← All Stories

The Weight of Things We Keep

dogbearpadel

The bear had been carved from old pine by Elena's father, and it sat on the mantel for seventeen years—gathering dust, watching us fight, watching us forgive, watching it all fall apart anyway. Now it was mine in the divorce, along with the padel racket she'd bought me three Christmases ago when I swore I'd take up a hobby, anything to get me out of the house on weekends.

I hadn't played once.

Barnaby—our dog, now just my dog—limped into the room. His hip dysplasia had worsened since Elena left, or maybe I was just noticing more things now that the house was so quiet. He rested his chin on my knee and looked up with those liquid brown eyes, accusing me of something. Not feeding him enough. Not walking him enough. Not being enough.

"You're right," I told him. "I'm not enough."

The padel club was half-empty on a Tuesday morning. I rented a court, stood there with the racket she'd chosen—the grip still had the price tag on it—and served against the wall. Thwack. The ball ricocheted back, caught me off guard. Thwack again. My shoulder screamed. I was forty-three years old and falling apart.

A woman on the adjacent court watched me between her own rallies. Maybe forty herself, athletic in that way people get when they're trying to outrun something. She waved.

"First time?" she called.

"First time in three years of owning it."
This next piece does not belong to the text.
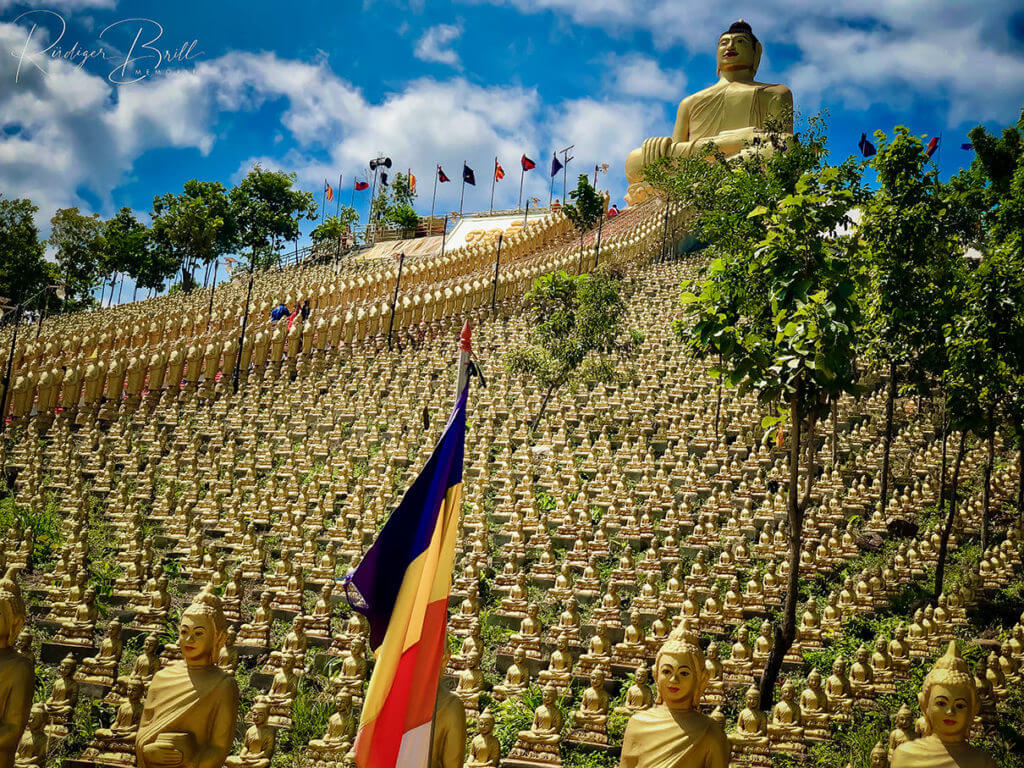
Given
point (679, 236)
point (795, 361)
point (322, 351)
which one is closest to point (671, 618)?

She laughed, and I realized I hadn't heard genuine laughter in months. Not from me, not directed at me.

"I'm Sarah," she said, stepping to the fence. "Want to hit a few?"

So we played padel with the bear still sitting on my mantel at home, with Barnaby waiting by the door, with all the things I'd kept and all the things I'd lost. And somewhere in the rhythm of the game, in the unexpected pleasure of being seen, in the way Sarah didn't ask about the ring line on my finger, I understood that some things you hold onto, and some things you learn to hit back.